Luis Gabriel Flores Flores came from Mexico to work on an Ontario farm
“WE COME HERE TO WORK. NOT TO DIE.” The words belong to a migrant worker on a farm in Quebec. They capture a hard truth: to be a migrant farmworker in Canada today puts you among the most vulnerable to the coronavirus and death on the job.
Another hard truth is that the federal government has yet to do enough to change that fearsome reality.
Migrant farmworkers are among the hardest hit groups during the pandemic. The virus has infected close to 1,000 of them in Ontario, three of whom died.
Juan Lopez Chapparo, a 55-year-old father and his bunkmate Luis Gabriel Flores Flores were both infected while at work on an Ontario farm. Covid killed Chapparo.
Flores contacted journalists to share his fears over what he considered to be unsafe working conditions. One day after his bunkmate died, Flores and three others were fired. They believe it was because they dared to speak out.
Flores is in Canada on a restricted work permit, which means his ability to remain in Canada was tied completely to the specific employer he had travelled to Canada to work for.
“My story is a story of many others,” he said. “What happened to me can and does happen to many migrant workers.”
“We spend most of the year in Canada, more time than we spend home with our families. We are an essential part of this economy and society, and we deserve the same rights.”
Fear and intimidation
Kit Andres, an organizer with the Migrant Workers Alliance, says the entire community of 60,000 seasonal farmworkers in Canada live in a climate of “fear and intimidation.” She says it comes from the fact their bosses are usually also their landlords. The “fear and intimidation” was there long before the novel coronavirus emerged, she says.
Migrant workers have been calling her for years with complaints about racism, as well as cramped, unhygienic conditions, sometimes with little to no food.
“The problem is not about individual employers. It’s not about a few bad apples breaking the rules. It’s that the rules themselves are not good enough,” said Andres.
“Without having their permanent resident status here, they will never feel completely free to assert their rights and speak out ... they’re sick of being in constant crisis.”

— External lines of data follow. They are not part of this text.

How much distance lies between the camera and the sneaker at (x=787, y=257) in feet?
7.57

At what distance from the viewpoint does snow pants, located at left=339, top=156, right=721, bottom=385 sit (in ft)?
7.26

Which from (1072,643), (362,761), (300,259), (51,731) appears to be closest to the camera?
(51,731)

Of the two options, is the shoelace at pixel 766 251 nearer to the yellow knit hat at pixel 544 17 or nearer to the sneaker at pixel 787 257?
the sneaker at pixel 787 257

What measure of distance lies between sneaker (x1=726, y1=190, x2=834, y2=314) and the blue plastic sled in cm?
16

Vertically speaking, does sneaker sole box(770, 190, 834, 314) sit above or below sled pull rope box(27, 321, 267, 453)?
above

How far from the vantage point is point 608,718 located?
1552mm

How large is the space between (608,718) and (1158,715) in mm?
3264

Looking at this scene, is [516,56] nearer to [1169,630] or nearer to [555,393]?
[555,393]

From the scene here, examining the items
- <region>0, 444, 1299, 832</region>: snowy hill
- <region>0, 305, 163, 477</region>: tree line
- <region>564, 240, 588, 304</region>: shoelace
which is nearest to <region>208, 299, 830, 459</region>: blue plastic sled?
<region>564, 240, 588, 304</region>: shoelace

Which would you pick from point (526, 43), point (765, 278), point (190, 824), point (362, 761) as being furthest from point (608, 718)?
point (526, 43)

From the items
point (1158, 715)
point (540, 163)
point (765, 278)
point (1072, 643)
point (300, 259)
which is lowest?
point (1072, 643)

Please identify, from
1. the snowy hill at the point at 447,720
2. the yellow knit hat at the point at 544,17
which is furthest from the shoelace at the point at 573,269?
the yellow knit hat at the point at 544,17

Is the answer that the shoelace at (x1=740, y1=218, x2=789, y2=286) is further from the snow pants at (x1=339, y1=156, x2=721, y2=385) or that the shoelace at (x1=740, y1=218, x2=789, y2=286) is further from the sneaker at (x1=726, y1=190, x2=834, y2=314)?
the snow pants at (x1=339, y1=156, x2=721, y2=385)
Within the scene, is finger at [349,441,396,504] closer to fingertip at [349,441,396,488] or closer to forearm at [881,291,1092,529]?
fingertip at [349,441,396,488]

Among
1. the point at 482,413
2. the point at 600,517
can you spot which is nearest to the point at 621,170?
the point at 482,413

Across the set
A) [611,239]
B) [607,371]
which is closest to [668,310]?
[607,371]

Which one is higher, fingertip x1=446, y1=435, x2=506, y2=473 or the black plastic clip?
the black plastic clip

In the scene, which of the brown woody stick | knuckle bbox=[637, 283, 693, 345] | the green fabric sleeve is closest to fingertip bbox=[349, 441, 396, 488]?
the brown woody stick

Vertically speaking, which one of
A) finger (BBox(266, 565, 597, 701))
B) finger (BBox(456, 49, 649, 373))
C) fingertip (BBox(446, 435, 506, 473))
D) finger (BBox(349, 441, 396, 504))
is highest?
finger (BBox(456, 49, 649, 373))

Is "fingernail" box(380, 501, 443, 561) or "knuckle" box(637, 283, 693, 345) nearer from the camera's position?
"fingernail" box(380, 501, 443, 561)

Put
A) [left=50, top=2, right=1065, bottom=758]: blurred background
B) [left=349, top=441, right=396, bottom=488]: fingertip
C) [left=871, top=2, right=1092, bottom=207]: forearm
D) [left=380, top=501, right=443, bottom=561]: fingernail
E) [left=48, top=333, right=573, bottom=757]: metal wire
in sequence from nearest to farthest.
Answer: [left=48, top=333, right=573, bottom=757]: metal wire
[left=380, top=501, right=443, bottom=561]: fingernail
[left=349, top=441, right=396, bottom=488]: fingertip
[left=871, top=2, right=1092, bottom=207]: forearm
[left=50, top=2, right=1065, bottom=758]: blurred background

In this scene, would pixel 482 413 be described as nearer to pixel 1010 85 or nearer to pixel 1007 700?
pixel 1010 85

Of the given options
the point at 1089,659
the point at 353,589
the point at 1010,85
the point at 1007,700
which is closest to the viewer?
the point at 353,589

Federal response misses the point
On July 31 prime minister Trudeau announced his government will invest nearly $59 million to improve the protections to migrant workers on Canadian farms amid the coronavirus pandemic. “This will fund more farm inspections, provide emergency relief when needed and improve the overall living conditions on farms,” he said.

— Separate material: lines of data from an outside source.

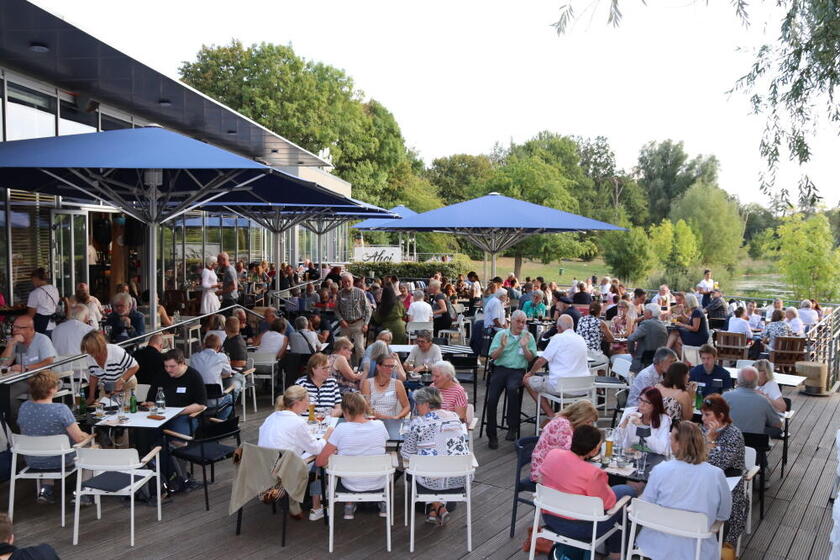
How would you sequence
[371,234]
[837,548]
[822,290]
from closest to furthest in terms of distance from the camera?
[837,548]
[822,290]
[371,234]

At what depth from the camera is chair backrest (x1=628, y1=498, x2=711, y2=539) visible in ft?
13.9

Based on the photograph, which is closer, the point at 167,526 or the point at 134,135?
the point at 167,526

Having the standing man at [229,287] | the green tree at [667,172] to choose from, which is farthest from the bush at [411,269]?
the green tree at [667,172]

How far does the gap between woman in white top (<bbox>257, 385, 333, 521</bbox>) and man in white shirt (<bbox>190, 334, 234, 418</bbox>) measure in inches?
79.7

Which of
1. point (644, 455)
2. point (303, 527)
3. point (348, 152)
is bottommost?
point (303, 527)

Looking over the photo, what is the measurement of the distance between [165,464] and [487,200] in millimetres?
9426

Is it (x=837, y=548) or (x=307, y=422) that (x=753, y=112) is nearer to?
(x=837, y=548)

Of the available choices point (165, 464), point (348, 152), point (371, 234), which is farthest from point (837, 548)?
point (371, 234)

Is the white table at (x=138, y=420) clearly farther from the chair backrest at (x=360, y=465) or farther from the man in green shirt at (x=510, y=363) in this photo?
the man in green shirt at (x=510, y=363)

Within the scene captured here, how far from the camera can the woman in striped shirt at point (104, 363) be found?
23.0 ft

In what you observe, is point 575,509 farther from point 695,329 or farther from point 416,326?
point 416,326

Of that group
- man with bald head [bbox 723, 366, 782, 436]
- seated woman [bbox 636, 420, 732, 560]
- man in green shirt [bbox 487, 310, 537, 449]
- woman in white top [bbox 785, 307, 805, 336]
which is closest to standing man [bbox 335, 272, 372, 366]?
man in green shirt [bbox 487, 310, 537, 449]

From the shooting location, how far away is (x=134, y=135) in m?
7.88

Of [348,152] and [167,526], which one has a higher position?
[348,152]
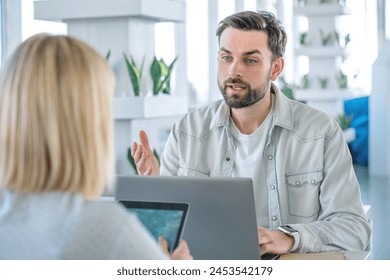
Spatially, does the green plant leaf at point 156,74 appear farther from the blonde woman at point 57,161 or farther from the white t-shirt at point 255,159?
the blonde woman at point 57,161

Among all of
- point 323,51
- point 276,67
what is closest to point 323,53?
point 323,51

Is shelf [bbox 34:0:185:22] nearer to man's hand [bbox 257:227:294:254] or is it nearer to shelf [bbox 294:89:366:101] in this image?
man's hand [bbox 257:227:294:254]

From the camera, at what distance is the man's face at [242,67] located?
6.95ft

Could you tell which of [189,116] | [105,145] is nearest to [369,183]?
[189,116]

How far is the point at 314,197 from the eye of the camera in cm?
200

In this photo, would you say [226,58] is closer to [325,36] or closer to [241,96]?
[241,96]

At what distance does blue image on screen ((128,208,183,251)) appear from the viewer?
135 cm

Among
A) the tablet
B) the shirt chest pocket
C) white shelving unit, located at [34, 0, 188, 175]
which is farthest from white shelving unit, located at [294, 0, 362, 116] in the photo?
the tablet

More inspections will do nothing to help the migrant workers at Balamore Farm in Great Village, Nova Scotia. The workers there say they were forced to lie when government inspectors showed up at a pre-arranged time to investigate complaints the workers had made.
The Balamore workers reported that supervisors chose which workers would speak to inspectors and instructed them to say “that they are treating us good and paying us ok and if they dont they are going to go back to Jamaica and they won’t be able to go to another farm either”.

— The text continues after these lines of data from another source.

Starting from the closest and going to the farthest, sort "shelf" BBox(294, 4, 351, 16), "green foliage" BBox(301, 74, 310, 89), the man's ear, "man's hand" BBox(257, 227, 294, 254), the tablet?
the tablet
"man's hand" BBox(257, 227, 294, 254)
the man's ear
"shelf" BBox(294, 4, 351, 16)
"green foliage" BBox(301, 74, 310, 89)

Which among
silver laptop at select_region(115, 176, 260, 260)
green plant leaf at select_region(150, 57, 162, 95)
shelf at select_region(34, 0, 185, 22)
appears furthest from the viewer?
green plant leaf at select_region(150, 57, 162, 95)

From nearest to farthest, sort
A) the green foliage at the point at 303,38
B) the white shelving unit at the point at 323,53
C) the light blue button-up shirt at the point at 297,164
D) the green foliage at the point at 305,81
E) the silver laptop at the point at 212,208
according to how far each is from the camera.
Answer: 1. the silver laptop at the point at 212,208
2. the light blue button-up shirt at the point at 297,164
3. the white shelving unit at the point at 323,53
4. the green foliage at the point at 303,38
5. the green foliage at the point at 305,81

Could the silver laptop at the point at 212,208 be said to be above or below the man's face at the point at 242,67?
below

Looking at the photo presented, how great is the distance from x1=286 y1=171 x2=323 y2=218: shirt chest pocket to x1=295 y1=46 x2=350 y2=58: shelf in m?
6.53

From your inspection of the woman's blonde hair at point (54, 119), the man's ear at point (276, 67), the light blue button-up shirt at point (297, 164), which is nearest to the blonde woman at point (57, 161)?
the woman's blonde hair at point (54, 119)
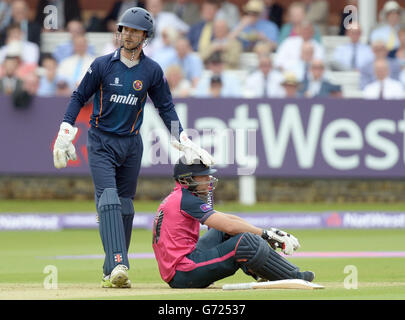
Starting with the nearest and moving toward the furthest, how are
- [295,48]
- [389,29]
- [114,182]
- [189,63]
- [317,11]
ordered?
[114,182]
[189,63]
[295,48]
[389,29]
[317,11]

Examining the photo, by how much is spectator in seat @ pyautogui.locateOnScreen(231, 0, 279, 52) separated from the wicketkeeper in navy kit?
884 centimetres

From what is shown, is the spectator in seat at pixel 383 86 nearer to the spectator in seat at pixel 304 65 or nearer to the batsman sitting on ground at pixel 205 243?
the spectator in seat at pixel 304 65

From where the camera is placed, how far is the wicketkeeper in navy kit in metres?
8.48

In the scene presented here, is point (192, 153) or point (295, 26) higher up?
point (295, 26)

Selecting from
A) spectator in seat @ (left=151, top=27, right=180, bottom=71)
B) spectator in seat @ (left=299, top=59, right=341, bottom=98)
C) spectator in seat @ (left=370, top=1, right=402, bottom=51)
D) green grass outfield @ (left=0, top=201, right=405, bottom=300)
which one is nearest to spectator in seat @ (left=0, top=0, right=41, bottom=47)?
spectator in seat @ (left=151, top=27, right=180, bottom=71)

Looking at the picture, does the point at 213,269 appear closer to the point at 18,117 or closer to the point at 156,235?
the point at 156,235

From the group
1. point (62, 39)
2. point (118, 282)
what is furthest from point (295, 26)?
point (118, 282)

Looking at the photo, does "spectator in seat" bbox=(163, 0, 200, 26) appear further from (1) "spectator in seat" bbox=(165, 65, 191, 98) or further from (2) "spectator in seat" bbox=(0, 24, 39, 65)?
(2) "spectator in seat" bbox=(0, 24, 39, 65)

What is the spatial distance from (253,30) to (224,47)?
0.81 meters

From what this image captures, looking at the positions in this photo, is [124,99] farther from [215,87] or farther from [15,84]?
[15,84]

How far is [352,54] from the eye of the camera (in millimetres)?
17297

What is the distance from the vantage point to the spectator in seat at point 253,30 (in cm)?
1767

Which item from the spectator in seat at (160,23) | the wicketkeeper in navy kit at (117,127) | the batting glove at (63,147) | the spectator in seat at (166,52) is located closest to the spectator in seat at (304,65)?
the spectator in seat at (166,52)

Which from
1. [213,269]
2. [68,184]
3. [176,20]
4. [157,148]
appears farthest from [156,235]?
[176,20]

“We know that inspections can only enforce existing laws, but the existing laws are bad,” says Kit Andres. “More inspections won’t save lives; giving migrants the power to protect themselves and have equality through permanent immigration status will.”
"I think the solution is status for all migrants, including migrant workers,” says Stacey Gomez, an activist with No One Is Illegal. "Without full and permanent immigration status, all other measures will fail to protect workers’ lives and livelihoods from COVID-19, poor housing, and employer exploitation."
Many Canadians agree. More than 10,000 have signed an online petition demanding permanent status for the farm workers who put food on our tables.